Maximum performance configuration hints
Beyond the already cited already maximum configurations at the actual
example, you may request the as many you could of the following
configurations.
- Extent rotation over the ranks within the Extent Pool.
- Storage Pool Striping across multiple ranks inside the Extent Pool.
- 15 kRPM FC DDM to form the array sites.
- 8 FC DAs for each Rank connection, if allowed.
- 8 FC HBA for each "client" connection, if allowed.
- Each LUN from different Extent Pool, if allowed.
- Variable LPAR dimensioned for your "client" application needs, if allowed.
- Connection at the Volume Group abstraction layer (on the LSS), if allowed.
- Join 2 LPARs into one Storage Facility Image (SFI), if allowed.
- 4 LUNs at one SFI (at least LPAR) and 4 LUNs at other SFI (at least LPAR), if allowed.
These configurations hints are related to the "client" host:
- Request 8 LUNs to form your host based LVM striped volume. The correct stripe width calculation is for a future article.
- Configure your host multipath for load balancing over the HBA and NEVER mount LUNs directly.
Each configuration may have severe impact on costs, notably the
LPAR, SFI related ones and the number of FC used, as they preclude other
host and apps to use allocated resources.
As of GNU / Linux 2.6.26 kernel version, multipath is still not able
to aggregate bandwidth on HBA, only implementing round robin load
balancing.

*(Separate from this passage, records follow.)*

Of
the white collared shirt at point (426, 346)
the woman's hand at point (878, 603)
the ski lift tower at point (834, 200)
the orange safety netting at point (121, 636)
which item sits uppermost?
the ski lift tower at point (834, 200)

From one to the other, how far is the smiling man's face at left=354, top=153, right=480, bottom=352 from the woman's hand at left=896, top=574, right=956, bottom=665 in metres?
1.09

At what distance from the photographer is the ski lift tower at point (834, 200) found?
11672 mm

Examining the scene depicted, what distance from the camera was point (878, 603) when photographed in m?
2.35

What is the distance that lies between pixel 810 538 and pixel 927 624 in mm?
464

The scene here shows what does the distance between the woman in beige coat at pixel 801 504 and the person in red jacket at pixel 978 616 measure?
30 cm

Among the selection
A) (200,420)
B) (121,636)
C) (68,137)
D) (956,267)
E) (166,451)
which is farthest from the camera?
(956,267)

So you still would not greatly benefit from having more than 2
HBAs.
Actual performance numbers for comparison
Using the already cited actual configurations, with Extent rotation
over the ranks within the Extent Pool, with Storage Pool Striping across
multiple ranks inside the Extent Pool, with15 kRPM FC DDMs to form the
array sites, and configuring Debian GNU / Linux 5.x Lenny hosts
multipath for round robin load balancing and failover, configuring 8
LUNs to form a LVM striped logical volume, using ext3 tuned for big
files, we got around 883 MB/s read and 361 MB/s write for 10 GB files.
But for heavy load hosts, the key is PARALLEL I/O, and then SAN really shines when configured and filesystem chosen and tuned.
Keep in mind that when tuned for SMALL files, the write performance
for 10 GB files suffers a significant drop. We got around 175 MB/s write
speed for ext3 tuned for SMALL files. At these conditions, common speed
tests are almost meaningless. Better benchmarking options are bonnie++
and better yet is
fio.The tests demonstrated that
tuned XFS is a much better option
for parallel I/O, but undocumented "secret" ext3 tuning tips (read the source Luke) could
almost even the numbers. Into a future article we will address these Debian
heavy parallel load LVM and filesystems "secret" tuning tips.
Resources:
IBM System Storage DS8000: Architecture and Implementation.
IBM System Storage DS8000 Information Center.
DS8000 Performance Monitoring and Tuning.